In the next contribution, Jill Manthorpe and colleagues take a closer look at the way in which dementia services may be joined up. Dementia is the “twentieth first century disease”, they write, but what integration means for dementia services has not been fully explored as yet. Their conclusion, that fully integrated dementia care is most likely to be expressed in care homes, may evoke an important debate about the nature and most appropriate constellation of care in this field. Their paper also highlights the need for further work by policy makers and practitioners to define what integration could mean in dementia care.

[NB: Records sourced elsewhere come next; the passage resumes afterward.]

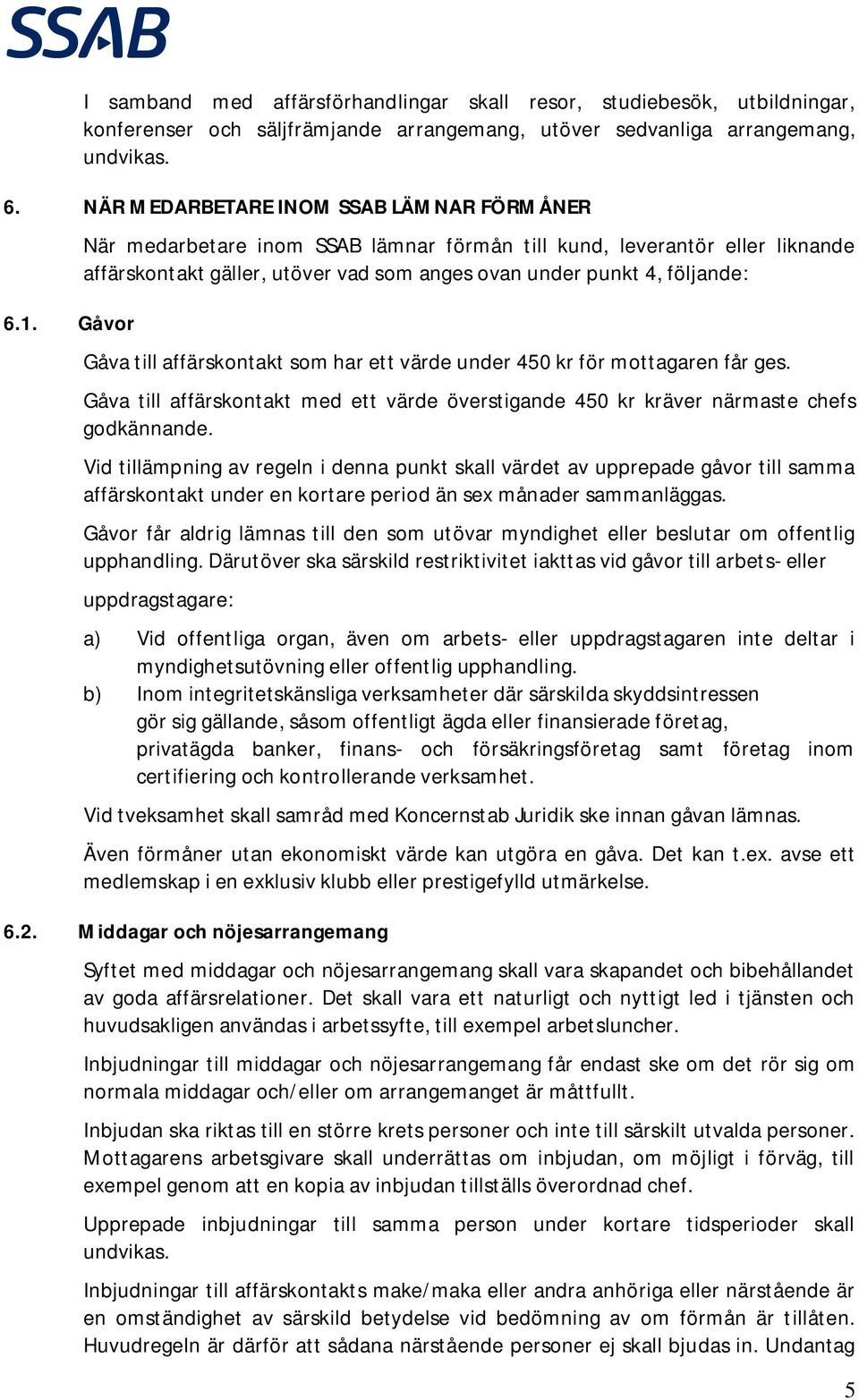 SSAB

I samband med affärsförhandlingar skall resor, studiebesök, utbildningar, konferenser och säljfrämjande arrangemang, utöver sedvanliga arrangemang, undvikas.

6. NÄR MEDARBETARE INOM SSAB LÄMNAR FÖRMÅNER

När medarbetare inom SSAB lämnar förmån till kund, leverantör eller liknande affärskontakt gäller, utöver vad som anges ovan under punkt 4, följande:

6.1. Gåvor

Gåva till affärskontakt som har ett värde under 450 kr för mottagaren får ges.

Gåva till affärskontakt med ett värde överstigande 450 kr kräver närmaste chefs godkännande.

Vid tillämpning av regeln i denna punkt skall värdet av upprepade gåvor till samma affärskontakt under en kortare period än sex månader sammanläggas.

Gåvor får aldrig lämnas till den som utövar myndighet eller beslutar om offentlig upphandling. Därutöver ska särskild restriktivitet iakttas vid gåvor till arbets- eller

uppdragstagare:

a) Vid offentliga organ, även om arbets- eller uppdragstagaren inte deltar i myndighetsutövning eller offentlig upphandling.
b) Inom integritetskänsliga verksamheter där särskilda skyddsintressen gör sig gällande, såsom offentligt ägda eller finansierade företag, privatägda banker, finans- och försäkringsföretag samt företag inom certifiering och kontrollerande verksamhet.

Vid tveksamhet skall samråd med Koncernstab Juridik ske innan gåvan lämnas.

Även förmåner utan ekonomiskt värde kan utgöra en gåva. Det kan t.ex. avse ett medlemskap i en exklusiv klubb eller prestigefylld utmärkelse.

6.2. Middagar och nöjesarrangemang

Syftet med middagar och nöjesarrangemang skall vara skapandet och bibehållandet av goda affärsrelationer. Det skall vara ett naturligt och nyttigt led i tjänsten och huvudsakligen användas i arbetssyfte, till exempel arbetsluncher.

Inbjudningar till middagar och nöjesarrangemang får endast ske om det rör sig om normala middagar och/eller om arrangemanget är måttfullt.

Inbjudan ska riktas till en större krets personer och inte till särskilt utvalda personer. Mottagarens arbetsgivare skall underrättas om inbjudan, om möjligt i förväg, till exempel genom att en kopia av inbjudan tillställs överordnad chef.

Upprepade inbjudningar till samma person under kortare tidsperioder skall undvikas.

Inbjudningar till affärskontakts make/maka eller andra anhöriga eller närstående är en omständighet av särskild betydelse vid bedömning av om förmån är tillåten. Huvudregeln är därför att sådana närstående personer ej skall bjudas in. Undantag

5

In the final paper in this edition, Catherine Needham and colleagues consider the “emotional labour” of boundary spanning. This concept describes the effort required to present oneself differently to how one feels inside either by suppressing one’s natural emotions and/or presenting an alternative mask of emotions. It was first identified in relation to the work of flight attendants but is now recognised as being a feature of many professional roles including those in health and care. In relation to integrated care we have generally discussed the emotional impacts of working with those from an alternative professional background, being isolated from our usual peer group and adjusting to unfamiliar organisational norms and values. Needham et al. highlight that a further aspect relates to the degree to which working with citizens across boundaries was an explicit expectation of a job role, or one that has emerged over time. Both have their distinct emotional demands and the authors argue that these should be recognised by employers when recruiting, developing and supporting people to fulfil such roles. They also underline that with the right support boundary spanners may find their emotional labour to be a rewarding aspect of their role.